### Exercise requirements
A: Name every geographic place mentioned in the travel diary entry about the train trip to Gut Nisdorf.
B: Extend the travel diary entry about the train trip to Gut Nisdorf, starting right after its final sentence.
Text passage: Begin
March 26, 2026 — on the train to Gut Nisdorf


The first post ended with the train at 07:11. This one begins inside it.

It is 12:07. Arrival at Gut Nisdorf is 14:03. I am somewhere in Mecklenburg, moving north, and the landscape out the window is beautiful in the way that flat land near water is beautiful — wide, unhurried, lit differently than Brandenburg.


The bicycle

I did not ride a donkey to the train station this morning.

I rode my bicycle.

Kalaratri — the seventh form of Durga, the dark night, the most fearsome of the nine — rides a donkey. Plain, honest, unglamorous. The vehicle of the long road. But this morning, at not yet seven in the morning, I rode through Brandenburg on two wheels under my own power, bag on my back, to Frankfurt (Oder) station. I arrived at the threshold under my own steam.

It felt right.


The bridge

My daughter Julika is ten years old. Last night, when we were talking through the details of the morning, she decided she would walk with me — not to the station, but to the bridge. Far enough to mark the departure. Close enough not to be late for school.
Text passage: End
Provided data: Begin
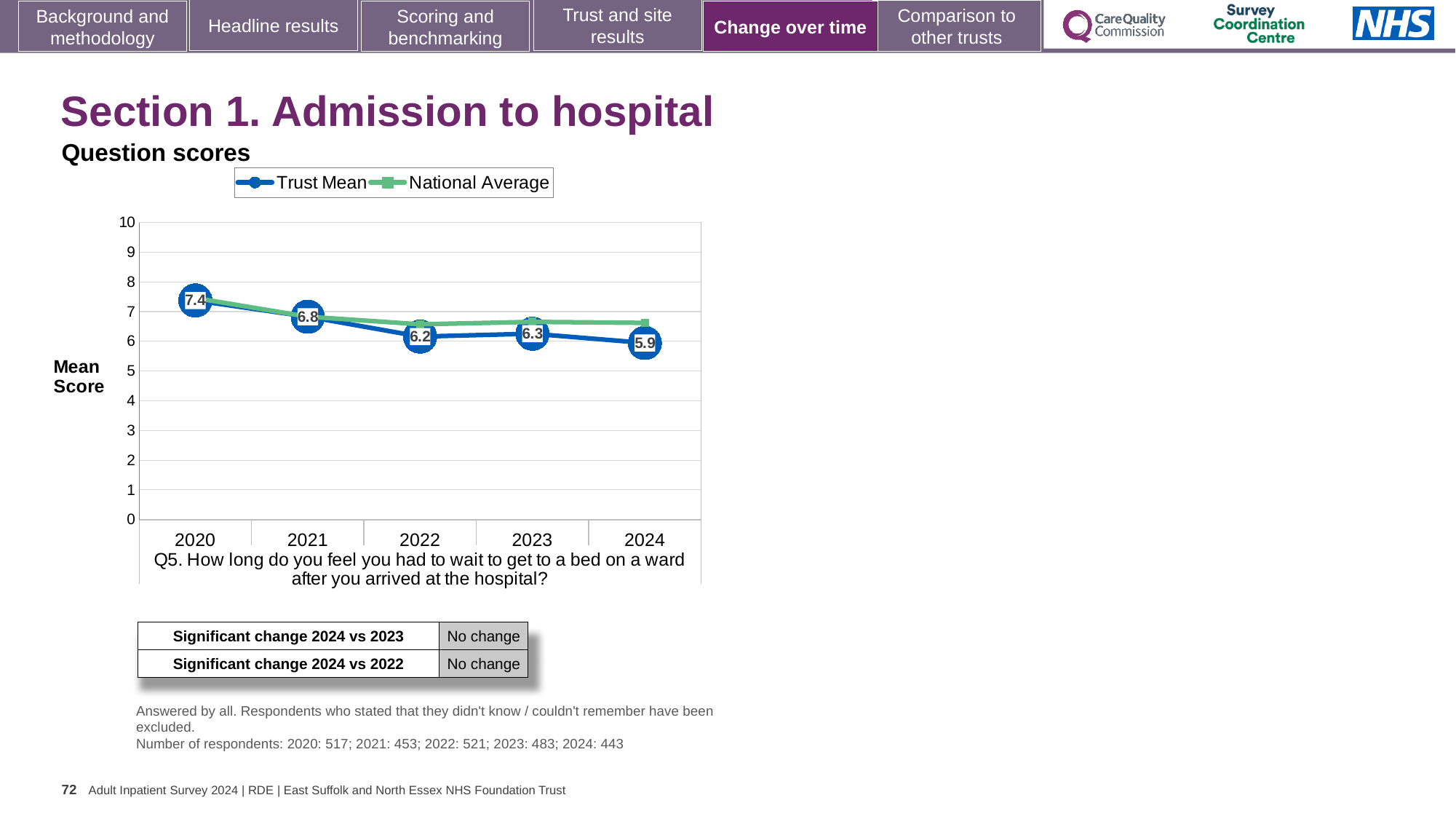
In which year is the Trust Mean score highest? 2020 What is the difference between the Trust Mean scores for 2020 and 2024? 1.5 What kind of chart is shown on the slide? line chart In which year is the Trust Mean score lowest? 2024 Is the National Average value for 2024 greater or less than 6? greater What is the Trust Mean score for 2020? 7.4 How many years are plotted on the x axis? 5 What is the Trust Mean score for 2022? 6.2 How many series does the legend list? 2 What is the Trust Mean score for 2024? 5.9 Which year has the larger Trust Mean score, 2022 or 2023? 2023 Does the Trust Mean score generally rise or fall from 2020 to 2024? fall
Provided data: End
### Responses per task
A: Gut Nisdorf, Mecklenburg, Brandenburg, Frankfurt (Oder)

B:
At the bridge we parted. She turned left toward school. I turned right toward the train.

The bridge keeps appearing in this story. There is a lock on one of the Brandenburg bridges with two names on it. I left coordinates in a letter. The pylons are still in the water. The structure changes form but holds.

This morning it was the simplest version: a ten-year-old and her father, parting at the crossing. She said what she says when things are what they are: es ist wie es ist.

Harmonious. That is the word for it.


The mother and child

I changed trains in Berlin. I wanted the peace of a threshold crossed alone — quiet, no demands, just the motion north. I found a seat, settled.

Then a mother appeared in the doorway with a pram. She needed help getting the Kinderwagen through. I stood up and helped her. She sat down beside me.

I had not sought this. And then became the reason it happened.

This is not the first time. At the crossings throughout my life — the significant ones, where the ground shifts — a mother with a young child has appeared. I no longer call it coincidence. I am apparently not a man who can successfully avoid this particular encounter, because I am also apparently not a man who can watch someone struggle with a pram and stay in his seat.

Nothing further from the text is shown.